Synteny and BLAST analysis

JCVI [74] was used to analyse local synteny and visualize syntenic regions. To analyse a potential gene loss event in a species in detail a TBLASTN [75] against the high local synteny regions using AthMYB11 and AthMYB24 as queries was performed with all Brassiceae members, I. tinctoria and M. perfoliatum. Moreover, TBLASTN was run against the respective assemblies of these species to search for potential gene fragments of MYB11 and MYB24 outside of the syntenic regions. For this analysis a customized python script was used (TBLASTN_check.py) [71], which identifies whether a TBLASTN hit is located inside an annotated gene or not.
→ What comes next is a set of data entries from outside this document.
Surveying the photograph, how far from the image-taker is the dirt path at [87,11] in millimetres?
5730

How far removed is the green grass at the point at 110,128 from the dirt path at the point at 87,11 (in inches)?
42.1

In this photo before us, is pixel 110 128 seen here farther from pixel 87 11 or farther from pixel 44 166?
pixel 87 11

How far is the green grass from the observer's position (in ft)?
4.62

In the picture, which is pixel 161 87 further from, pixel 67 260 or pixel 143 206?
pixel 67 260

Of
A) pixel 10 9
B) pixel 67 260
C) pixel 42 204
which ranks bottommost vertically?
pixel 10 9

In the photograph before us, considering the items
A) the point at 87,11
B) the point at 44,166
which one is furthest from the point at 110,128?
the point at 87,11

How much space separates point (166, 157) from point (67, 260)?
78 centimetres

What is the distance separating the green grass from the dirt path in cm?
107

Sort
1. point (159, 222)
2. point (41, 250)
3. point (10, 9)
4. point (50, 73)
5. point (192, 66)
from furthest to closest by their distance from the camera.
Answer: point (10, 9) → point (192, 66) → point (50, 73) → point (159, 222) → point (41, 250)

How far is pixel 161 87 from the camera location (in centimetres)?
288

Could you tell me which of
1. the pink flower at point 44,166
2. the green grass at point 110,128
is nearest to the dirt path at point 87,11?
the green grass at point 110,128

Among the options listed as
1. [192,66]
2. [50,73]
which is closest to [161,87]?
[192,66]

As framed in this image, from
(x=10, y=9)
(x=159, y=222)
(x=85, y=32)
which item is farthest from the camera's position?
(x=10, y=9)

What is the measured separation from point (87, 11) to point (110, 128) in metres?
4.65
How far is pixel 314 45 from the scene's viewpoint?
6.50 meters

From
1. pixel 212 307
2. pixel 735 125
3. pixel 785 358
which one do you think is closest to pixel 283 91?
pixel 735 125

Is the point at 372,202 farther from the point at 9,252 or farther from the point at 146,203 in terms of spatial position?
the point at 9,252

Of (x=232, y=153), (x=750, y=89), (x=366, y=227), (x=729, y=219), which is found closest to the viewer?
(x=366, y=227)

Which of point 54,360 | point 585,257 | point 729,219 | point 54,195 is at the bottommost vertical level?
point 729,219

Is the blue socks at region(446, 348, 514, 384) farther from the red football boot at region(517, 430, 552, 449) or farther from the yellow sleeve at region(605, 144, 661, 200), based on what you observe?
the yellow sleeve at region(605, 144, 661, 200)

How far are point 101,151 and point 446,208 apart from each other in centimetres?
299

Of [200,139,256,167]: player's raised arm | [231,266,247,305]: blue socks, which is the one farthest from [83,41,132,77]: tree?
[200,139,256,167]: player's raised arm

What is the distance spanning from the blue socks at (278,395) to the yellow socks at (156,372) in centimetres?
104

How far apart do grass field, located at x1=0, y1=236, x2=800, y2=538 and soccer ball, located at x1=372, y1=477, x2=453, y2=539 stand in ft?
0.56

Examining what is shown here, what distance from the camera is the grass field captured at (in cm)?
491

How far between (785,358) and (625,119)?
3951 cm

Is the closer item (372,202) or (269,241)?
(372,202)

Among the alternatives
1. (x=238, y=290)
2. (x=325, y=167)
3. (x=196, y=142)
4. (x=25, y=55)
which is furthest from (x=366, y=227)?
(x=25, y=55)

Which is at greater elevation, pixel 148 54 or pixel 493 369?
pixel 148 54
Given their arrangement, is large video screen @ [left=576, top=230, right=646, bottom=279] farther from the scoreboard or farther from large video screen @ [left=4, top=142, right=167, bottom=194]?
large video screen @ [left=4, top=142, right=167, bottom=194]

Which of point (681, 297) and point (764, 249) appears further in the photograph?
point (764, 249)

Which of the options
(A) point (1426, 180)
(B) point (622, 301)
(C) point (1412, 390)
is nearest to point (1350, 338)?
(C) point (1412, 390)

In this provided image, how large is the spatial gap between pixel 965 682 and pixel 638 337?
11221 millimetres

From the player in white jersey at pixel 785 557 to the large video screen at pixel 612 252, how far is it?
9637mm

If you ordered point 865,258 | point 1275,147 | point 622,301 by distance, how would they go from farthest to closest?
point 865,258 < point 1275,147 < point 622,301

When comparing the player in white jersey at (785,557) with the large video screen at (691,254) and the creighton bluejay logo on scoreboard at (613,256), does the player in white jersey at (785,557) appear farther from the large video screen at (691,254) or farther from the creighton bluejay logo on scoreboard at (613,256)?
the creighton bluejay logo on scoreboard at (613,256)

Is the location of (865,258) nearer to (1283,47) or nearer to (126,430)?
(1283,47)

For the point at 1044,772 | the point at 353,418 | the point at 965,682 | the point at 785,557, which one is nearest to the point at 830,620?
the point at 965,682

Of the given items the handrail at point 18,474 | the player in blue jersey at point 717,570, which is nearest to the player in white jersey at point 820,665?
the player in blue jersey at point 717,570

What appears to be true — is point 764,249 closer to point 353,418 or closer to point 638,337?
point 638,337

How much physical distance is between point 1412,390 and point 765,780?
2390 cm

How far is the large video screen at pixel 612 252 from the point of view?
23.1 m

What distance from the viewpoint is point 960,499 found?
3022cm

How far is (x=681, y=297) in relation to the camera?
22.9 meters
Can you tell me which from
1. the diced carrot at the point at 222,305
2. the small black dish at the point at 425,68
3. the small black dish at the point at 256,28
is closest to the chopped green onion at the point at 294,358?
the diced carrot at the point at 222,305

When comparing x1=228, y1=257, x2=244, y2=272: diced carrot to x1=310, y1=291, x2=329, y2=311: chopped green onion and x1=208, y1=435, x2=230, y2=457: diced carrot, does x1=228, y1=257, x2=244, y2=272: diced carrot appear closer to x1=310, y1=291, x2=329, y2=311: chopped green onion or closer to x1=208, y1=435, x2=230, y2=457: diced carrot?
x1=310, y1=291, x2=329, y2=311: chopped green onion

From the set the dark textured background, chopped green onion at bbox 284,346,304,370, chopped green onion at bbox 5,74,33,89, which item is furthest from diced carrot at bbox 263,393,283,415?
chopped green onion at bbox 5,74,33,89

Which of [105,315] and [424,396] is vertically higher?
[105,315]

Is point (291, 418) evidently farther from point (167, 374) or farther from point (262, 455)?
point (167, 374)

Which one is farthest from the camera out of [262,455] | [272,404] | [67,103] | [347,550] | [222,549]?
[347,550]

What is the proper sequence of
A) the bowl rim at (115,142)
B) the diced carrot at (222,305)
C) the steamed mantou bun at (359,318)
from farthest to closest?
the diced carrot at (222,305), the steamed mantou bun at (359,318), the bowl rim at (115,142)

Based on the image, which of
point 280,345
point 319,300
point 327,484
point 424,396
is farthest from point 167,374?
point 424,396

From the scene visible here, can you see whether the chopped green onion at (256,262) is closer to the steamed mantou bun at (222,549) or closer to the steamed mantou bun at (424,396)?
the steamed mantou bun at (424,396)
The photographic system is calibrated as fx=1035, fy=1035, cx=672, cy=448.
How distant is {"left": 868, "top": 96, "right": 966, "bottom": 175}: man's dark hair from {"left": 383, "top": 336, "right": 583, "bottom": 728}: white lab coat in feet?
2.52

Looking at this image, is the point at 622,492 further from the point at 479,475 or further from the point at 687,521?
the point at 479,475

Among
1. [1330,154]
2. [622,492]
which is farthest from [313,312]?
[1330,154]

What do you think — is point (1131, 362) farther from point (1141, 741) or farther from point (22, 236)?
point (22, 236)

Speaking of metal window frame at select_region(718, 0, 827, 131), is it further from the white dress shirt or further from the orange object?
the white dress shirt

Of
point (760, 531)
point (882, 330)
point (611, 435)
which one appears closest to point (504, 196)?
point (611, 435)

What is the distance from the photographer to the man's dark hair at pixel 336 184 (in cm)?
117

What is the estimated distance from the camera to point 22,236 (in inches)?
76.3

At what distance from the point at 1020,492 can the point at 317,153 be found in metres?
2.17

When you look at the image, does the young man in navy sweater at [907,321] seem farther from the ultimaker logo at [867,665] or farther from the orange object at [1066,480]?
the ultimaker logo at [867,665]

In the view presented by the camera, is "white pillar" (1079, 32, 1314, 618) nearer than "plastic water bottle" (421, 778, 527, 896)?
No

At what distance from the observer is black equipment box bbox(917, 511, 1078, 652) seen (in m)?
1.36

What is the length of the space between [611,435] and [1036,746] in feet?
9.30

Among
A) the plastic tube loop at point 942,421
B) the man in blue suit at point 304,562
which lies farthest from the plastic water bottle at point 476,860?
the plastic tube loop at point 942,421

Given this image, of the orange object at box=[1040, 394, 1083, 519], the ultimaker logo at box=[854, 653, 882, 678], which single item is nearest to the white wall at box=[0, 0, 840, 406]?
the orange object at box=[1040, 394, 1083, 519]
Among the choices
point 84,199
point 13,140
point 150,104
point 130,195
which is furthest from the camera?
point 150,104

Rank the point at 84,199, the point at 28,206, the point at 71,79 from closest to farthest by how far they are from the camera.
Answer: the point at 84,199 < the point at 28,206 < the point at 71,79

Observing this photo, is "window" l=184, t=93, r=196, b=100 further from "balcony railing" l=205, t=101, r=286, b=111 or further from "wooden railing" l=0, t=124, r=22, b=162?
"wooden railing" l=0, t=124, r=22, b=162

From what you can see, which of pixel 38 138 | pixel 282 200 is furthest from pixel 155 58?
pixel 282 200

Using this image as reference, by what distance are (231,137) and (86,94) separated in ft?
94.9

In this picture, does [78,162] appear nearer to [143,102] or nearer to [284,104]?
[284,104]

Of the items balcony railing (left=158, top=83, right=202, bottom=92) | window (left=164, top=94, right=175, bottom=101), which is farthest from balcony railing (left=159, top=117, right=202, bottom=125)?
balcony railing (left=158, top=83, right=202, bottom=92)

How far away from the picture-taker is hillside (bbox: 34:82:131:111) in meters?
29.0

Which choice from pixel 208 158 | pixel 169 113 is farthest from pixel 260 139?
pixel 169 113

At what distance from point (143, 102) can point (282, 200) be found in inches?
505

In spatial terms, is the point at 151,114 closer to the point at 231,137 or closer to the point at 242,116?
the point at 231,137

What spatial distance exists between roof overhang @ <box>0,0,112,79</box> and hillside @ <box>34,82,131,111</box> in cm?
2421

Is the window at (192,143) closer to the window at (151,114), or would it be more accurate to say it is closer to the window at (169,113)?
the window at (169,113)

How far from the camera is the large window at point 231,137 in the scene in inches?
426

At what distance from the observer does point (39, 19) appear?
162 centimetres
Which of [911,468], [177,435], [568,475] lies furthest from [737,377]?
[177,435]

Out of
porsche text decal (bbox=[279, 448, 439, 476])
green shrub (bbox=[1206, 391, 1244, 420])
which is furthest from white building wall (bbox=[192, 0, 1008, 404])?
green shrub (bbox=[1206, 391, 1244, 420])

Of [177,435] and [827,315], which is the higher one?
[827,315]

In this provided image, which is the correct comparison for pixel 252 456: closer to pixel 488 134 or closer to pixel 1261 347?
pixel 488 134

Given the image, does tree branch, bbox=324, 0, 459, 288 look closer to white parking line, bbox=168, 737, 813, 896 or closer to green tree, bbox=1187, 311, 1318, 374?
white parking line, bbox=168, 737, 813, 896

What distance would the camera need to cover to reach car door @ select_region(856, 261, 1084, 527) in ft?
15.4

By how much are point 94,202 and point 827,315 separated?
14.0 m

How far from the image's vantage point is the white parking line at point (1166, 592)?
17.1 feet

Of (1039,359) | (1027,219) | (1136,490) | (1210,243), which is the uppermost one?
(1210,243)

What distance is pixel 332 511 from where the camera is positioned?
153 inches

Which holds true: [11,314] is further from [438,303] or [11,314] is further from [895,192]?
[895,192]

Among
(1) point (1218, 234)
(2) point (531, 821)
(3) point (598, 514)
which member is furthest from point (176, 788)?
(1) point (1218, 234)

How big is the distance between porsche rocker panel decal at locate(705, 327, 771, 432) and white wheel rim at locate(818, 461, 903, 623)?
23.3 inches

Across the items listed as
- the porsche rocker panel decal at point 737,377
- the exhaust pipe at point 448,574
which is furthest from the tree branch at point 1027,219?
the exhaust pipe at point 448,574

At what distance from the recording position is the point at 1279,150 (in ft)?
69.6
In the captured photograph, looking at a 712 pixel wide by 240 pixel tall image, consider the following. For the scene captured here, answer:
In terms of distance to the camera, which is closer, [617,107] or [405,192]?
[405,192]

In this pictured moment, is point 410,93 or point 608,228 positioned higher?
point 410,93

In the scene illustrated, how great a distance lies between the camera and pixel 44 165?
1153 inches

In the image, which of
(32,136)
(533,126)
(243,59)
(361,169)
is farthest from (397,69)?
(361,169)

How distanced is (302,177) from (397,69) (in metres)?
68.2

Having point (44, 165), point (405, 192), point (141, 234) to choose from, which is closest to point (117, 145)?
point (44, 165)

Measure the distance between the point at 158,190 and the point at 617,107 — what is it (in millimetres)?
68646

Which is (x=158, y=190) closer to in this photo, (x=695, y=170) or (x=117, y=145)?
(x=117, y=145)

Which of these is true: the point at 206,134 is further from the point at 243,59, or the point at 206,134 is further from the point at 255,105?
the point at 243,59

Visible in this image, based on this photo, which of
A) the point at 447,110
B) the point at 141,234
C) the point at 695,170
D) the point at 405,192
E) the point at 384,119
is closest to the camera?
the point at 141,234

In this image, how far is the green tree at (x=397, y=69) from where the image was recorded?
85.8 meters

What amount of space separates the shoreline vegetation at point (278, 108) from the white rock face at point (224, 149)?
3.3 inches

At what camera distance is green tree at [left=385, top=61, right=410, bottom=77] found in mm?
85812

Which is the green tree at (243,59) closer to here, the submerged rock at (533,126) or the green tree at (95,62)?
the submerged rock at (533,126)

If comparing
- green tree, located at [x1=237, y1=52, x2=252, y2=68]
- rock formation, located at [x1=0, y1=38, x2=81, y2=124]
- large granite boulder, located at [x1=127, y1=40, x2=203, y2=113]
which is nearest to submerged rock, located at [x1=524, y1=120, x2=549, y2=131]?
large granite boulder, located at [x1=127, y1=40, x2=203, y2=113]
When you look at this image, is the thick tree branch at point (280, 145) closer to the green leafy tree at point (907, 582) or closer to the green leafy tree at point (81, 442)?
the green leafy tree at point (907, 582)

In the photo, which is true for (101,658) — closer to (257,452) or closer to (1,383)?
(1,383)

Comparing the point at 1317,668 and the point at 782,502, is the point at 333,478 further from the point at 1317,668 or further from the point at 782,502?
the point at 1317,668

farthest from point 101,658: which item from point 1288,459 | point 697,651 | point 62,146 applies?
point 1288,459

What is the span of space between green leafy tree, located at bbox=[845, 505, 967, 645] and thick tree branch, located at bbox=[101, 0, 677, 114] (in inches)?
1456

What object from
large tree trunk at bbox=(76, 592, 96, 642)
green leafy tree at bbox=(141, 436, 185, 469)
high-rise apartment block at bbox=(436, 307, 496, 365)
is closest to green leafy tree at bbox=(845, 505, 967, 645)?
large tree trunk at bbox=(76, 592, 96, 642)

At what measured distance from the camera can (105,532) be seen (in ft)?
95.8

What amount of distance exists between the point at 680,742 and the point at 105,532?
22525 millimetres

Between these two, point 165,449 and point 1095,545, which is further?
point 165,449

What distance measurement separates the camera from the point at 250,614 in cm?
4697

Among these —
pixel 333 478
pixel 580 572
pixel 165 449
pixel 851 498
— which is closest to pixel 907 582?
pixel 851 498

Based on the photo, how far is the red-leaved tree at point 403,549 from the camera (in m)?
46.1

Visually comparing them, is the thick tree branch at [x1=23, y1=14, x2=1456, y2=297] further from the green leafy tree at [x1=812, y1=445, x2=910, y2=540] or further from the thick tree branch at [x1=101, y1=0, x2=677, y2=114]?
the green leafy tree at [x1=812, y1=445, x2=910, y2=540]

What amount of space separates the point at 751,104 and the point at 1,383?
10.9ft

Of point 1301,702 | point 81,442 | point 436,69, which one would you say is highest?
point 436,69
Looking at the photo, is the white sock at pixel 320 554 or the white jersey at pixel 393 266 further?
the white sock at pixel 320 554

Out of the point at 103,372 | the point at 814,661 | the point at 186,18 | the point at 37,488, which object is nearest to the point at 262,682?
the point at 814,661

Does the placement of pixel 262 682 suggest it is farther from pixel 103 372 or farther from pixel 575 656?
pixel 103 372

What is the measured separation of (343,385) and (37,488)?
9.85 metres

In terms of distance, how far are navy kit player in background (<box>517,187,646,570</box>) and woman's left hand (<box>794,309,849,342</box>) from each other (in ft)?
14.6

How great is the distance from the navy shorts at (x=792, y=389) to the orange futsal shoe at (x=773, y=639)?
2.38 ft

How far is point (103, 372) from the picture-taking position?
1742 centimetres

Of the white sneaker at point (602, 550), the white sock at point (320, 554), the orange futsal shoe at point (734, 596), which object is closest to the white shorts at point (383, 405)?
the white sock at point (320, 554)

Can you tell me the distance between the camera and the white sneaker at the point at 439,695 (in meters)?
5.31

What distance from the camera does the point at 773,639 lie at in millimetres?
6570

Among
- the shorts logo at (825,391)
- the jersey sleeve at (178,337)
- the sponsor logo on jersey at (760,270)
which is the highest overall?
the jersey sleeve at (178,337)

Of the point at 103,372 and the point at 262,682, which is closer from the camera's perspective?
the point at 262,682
If several blast hits correspond to the same gene (e.g. multiple exons), the identifier of this gene will only be extracted once. If the TBLASTN hit is not located inside a gene, the start and end position on the subject sequence will be extracted and used for a web-based BLASTN search to identify potential homologs. The top five hits were then used to extract the amino acid sequence from the corresponding gene ID and then subjected to phylogenetic analysis including all 126 AthR2R3-MYBs via FastTree 2 [70]. This analysis revealed their closest AthMYB homolog for classification. If the closest homolog was not MYB11 or MYB24, this would further support the absence of these homologs in the analysed species.

Gene expression analysis

Public RNA-Seq data sets were used and retrieved from the Sequence Read Archive via fastq-dump v.2.9.64 [76] to analyze the expression of MYB genes across various tissues (Additional file 12). Transcript abundance, i.e. read counts and transcripts per millions (TPMs), was calculated via kallisto v. 0.44 [77] using default parameters and the transcript file of the B. napus cultivar Express 617 [78]. The heatmap was constructed with a customized python script calculating mean TPMs per tissue using 276 paired-end RNA-Seq data sets from B. napus as previously described [56]. Condition-independent co-expression analysis was performed as described before [56] to identify co-expressed genes using Spearman’s correlation coefficient by incorporating 696 B. napus RNA-Seq data sets.